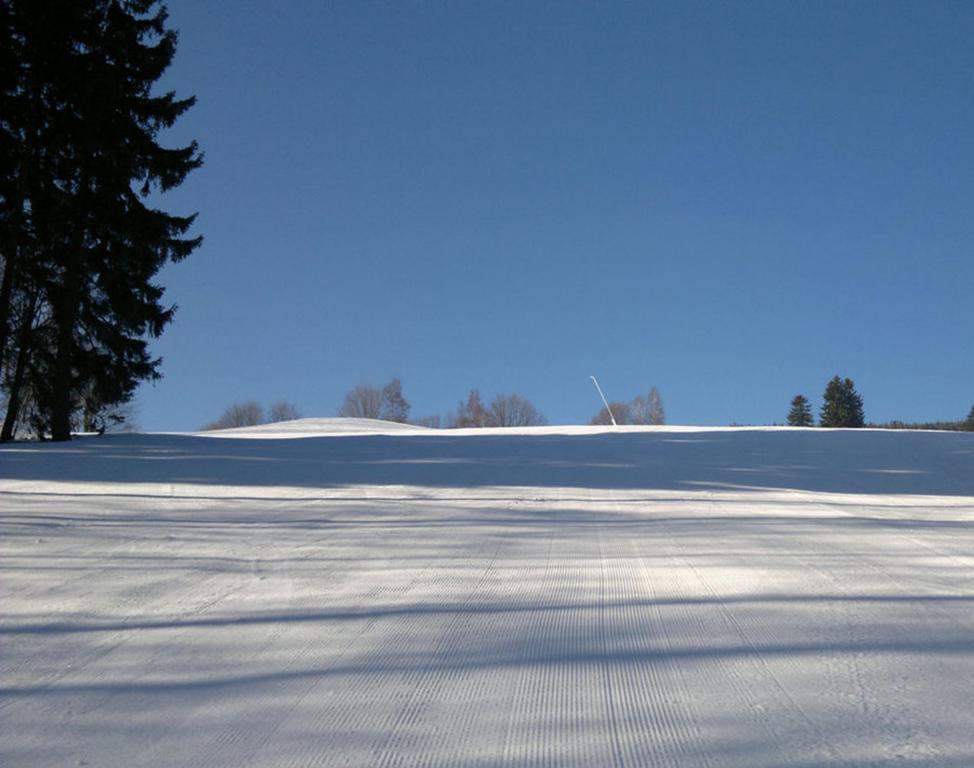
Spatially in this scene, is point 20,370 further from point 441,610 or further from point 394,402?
point 394,402

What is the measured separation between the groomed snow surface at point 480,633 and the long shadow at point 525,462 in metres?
2.15

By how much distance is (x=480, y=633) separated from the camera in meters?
3.62

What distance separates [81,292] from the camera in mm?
19078

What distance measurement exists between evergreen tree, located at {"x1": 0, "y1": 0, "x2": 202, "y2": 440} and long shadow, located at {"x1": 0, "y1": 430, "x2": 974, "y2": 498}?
3445mm

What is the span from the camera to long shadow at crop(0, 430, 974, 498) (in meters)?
10.9

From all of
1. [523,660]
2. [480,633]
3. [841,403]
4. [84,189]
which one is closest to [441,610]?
[480,633]

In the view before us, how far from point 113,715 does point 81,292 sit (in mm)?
18799

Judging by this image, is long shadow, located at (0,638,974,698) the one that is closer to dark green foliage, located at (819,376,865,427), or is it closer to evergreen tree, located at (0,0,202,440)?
evergreen tree, located at (0,0,202,440)

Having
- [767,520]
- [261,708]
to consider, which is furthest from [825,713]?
[767,520]

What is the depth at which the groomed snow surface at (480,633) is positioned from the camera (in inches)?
98.4

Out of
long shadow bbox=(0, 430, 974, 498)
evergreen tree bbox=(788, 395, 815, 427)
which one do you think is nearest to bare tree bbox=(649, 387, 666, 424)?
evergreen tree bbox=(788, 395, 815, 427)

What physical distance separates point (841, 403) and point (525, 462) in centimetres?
4834

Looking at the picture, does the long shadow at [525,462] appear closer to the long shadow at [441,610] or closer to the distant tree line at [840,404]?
the long shadow at [441,610]

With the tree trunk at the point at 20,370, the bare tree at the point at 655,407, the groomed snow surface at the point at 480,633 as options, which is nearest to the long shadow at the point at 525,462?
the groomed snow surface at the point at 480,633
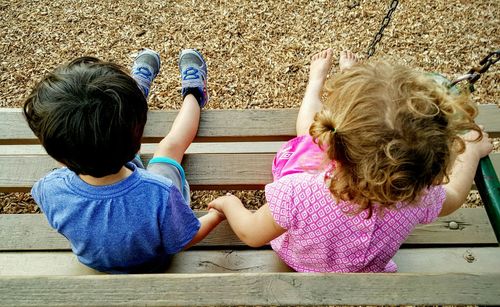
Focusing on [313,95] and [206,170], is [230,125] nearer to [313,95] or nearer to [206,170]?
[206,170]

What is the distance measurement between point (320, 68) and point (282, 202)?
110 centimetres

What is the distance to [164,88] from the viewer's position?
3.04 metres

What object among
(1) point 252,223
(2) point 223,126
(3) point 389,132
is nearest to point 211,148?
(2) point 223,126

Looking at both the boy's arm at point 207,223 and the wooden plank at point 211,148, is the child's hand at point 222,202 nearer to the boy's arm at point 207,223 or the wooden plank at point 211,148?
the boy's arm at point 207,223

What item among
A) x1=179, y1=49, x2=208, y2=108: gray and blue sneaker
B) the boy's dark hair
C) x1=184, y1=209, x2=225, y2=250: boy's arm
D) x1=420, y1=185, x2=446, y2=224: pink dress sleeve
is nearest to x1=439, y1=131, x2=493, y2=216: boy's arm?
x1=420, y1=185, x2=446, y2=224: pink dress sleeve

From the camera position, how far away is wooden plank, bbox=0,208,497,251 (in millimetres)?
1674

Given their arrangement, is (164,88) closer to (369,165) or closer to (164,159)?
(164,159)

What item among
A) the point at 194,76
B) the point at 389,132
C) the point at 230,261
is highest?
the point at 389,132

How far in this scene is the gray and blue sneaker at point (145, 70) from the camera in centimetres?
231

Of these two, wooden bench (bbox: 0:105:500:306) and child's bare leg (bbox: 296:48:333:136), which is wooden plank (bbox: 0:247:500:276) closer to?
wooden bench (bbox: 0:105:500:306)

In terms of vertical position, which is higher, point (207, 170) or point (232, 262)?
point (207, 170)

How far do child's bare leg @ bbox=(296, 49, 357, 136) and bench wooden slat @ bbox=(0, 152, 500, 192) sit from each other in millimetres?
201

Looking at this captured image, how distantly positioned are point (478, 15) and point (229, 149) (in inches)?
98.7

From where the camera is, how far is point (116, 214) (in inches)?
49.1
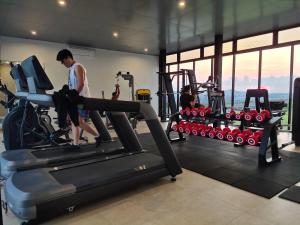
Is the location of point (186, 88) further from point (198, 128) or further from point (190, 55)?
point (190, 55)

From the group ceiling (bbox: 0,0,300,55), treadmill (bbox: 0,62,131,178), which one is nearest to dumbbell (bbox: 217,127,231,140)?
treadmill (bbox: 0,62,131,178)

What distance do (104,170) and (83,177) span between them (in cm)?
26

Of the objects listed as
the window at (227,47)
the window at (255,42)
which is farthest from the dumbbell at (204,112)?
the window at (227,47)

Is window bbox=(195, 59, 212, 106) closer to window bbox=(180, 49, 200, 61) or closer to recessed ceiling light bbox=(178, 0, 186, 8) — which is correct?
window bbox=(180, 49, 200, 61)

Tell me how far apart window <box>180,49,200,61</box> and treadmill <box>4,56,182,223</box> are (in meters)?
7.36

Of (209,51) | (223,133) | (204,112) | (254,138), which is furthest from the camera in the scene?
(209,51)

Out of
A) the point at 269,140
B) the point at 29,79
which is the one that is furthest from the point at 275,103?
the point at 29,79

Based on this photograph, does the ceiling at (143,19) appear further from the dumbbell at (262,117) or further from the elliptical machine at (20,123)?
the dumbbell at (262,117)

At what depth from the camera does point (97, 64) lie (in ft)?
30.9

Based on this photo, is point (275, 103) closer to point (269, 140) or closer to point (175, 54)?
point (269, 140)

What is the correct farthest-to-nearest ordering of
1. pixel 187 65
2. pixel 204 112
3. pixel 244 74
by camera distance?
pixel 187 65
pixel 244 74
pixel 204 112

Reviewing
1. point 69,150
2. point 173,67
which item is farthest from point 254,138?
point 173,67

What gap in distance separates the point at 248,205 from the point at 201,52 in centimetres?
792

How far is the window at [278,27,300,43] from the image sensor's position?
661cm
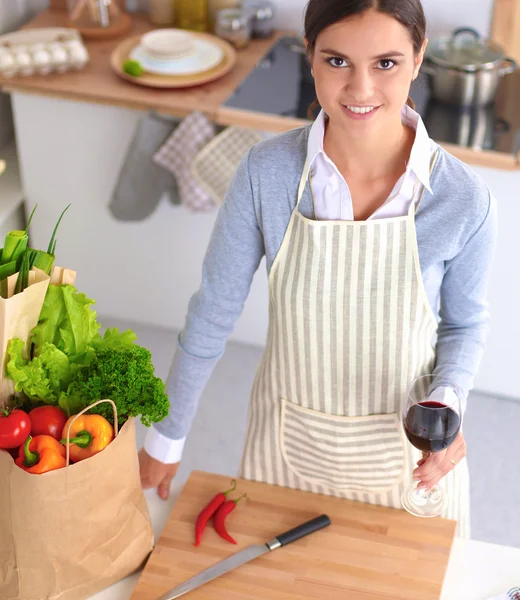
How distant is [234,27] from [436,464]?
6.59 ft

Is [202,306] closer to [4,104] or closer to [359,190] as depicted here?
[359,190]

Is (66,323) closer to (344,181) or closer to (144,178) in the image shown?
(344,181)

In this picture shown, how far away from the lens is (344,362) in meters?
1.40

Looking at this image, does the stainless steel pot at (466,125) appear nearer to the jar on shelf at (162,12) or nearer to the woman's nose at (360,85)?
the jar on shelf at (162,12)

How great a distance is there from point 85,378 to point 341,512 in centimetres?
48

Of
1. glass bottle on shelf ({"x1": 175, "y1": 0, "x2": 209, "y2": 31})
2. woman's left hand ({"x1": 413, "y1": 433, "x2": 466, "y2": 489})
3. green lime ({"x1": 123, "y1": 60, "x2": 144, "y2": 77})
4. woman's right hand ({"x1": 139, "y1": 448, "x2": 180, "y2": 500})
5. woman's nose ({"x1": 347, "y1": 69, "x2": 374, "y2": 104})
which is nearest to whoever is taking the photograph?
woman's nose ({"x1": 347, "y1": 69, "x2": 374, "y2": 104})

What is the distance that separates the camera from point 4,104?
3168 mm

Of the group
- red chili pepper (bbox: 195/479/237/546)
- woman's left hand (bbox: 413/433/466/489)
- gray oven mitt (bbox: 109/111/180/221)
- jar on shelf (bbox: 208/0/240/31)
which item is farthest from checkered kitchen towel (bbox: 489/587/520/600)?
jar on shelf (bbox: 208/0/240/31)

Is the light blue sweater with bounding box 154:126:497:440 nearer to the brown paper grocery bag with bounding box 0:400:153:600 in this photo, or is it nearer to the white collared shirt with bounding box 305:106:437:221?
the white collared shirt with bounding box 305:106:437:221

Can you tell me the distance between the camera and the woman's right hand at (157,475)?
4.60 feet

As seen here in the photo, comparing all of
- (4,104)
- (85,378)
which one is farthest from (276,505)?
(4,104)

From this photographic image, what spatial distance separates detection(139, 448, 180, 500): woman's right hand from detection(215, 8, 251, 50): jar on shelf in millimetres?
1859

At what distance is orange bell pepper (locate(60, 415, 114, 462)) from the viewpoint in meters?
1.08

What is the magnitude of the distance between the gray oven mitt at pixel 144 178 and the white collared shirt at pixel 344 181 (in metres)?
1.47
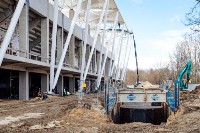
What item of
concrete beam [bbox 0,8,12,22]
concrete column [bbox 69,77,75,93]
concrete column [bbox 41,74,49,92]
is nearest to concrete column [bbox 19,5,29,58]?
concrete beam [bbox 0,8,12,22]

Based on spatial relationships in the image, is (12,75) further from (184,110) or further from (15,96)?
(184,110)

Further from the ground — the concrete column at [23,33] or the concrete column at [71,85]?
the concrete column at [23,33]

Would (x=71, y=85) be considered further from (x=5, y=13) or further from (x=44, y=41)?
(x=5, y=13)

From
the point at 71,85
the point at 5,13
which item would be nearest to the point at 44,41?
the point at 5,13

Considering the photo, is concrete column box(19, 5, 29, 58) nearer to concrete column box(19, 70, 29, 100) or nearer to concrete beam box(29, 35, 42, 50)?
concrete column box(19, 70, 29, 100)

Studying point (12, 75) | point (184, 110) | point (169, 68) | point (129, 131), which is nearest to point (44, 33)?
point (12, 75)

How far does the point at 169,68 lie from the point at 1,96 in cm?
6116

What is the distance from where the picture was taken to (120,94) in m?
21.2

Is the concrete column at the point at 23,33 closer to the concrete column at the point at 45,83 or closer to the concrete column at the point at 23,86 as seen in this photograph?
the concrete column at the point at 23,86

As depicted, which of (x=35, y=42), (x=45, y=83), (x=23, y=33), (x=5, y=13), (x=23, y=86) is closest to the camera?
(x=23, y=33)

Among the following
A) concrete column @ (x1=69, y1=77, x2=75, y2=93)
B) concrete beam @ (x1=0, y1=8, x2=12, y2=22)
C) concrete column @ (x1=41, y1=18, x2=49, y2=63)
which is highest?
concrete beam @ (x1=0, y1=8, x2=12, y2=22)

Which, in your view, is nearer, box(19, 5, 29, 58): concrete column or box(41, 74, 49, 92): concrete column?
box(19, 5, 29, 58): concrete column

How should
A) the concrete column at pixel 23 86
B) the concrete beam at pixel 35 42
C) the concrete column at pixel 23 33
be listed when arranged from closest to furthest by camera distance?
the concrete column at pixel 23 33
the concrete column at pixel 23 86
the concrete beam at pixel 35 42

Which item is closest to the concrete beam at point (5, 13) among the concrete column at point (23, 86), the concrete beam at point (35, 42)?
the concrete column at point (23, 86)
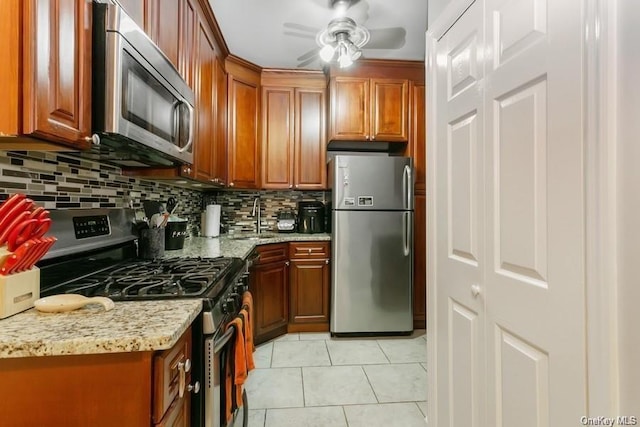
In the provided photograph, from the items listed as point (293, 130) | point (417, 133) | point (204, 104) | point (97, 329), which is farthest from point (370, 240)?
point (97, 329)

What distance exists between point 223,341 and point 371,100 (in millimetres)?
2484

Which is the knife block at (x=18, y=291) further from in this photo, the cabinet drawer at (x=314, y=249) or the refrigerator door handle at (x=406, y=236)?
the refrigerator door handle at (x=406, y=236)

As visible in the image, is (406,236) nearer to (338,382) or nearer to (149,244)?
(338,382)

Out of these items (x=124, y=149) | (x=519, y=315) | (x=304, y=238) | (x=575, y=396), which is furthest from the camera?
(x=304, y=238)

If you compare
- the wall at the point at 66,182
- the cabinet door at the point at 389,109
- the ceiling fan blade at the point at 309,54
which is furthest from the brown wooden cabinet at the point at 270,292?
the ceiling fan blade at the point at 309,54

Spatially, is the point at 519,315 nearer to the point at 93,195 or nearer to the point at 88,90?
the point at 88,90

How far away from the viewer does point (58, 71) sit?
821mm

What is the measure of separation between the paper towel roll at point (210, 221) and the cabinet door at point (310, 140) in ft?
2.73

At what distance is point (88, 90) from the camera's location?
3.11 ft

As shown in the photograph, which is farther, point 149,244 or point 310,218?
point 310,218

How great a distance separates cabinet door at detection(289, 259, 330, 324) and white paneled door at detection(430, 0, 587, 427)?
158cm

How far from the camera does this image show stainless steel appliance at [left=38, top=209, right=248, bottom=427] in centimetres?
97

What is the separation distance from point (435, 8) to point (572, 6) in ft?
3.01

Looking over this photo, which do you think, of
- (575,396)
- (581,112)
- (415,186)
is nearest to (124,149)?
(581,112)
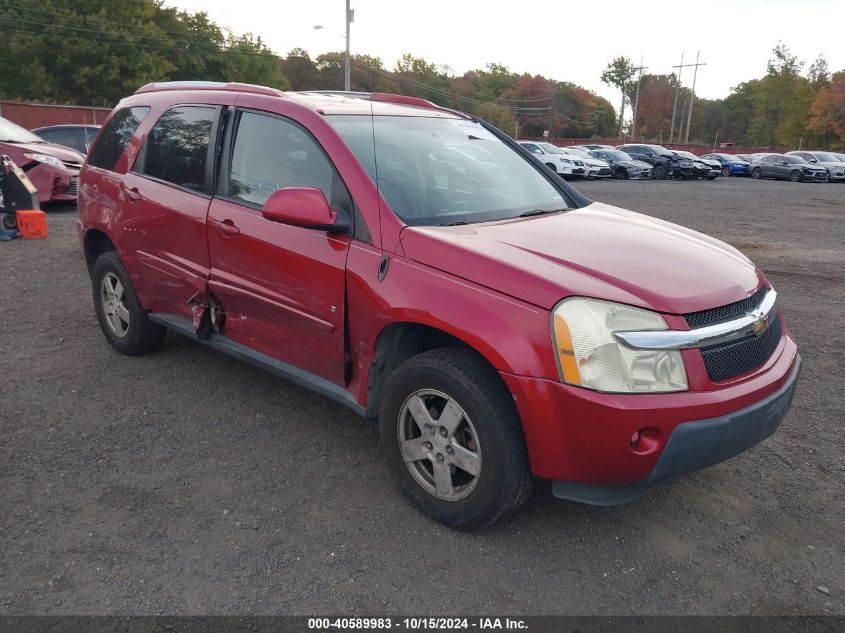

————————

→ WORK TO DO
Count the lines in the data above that contain the string "stainless", treating uppercase and lowercase as different. Reply with the number alone.

→ OUTPUT BELOW
2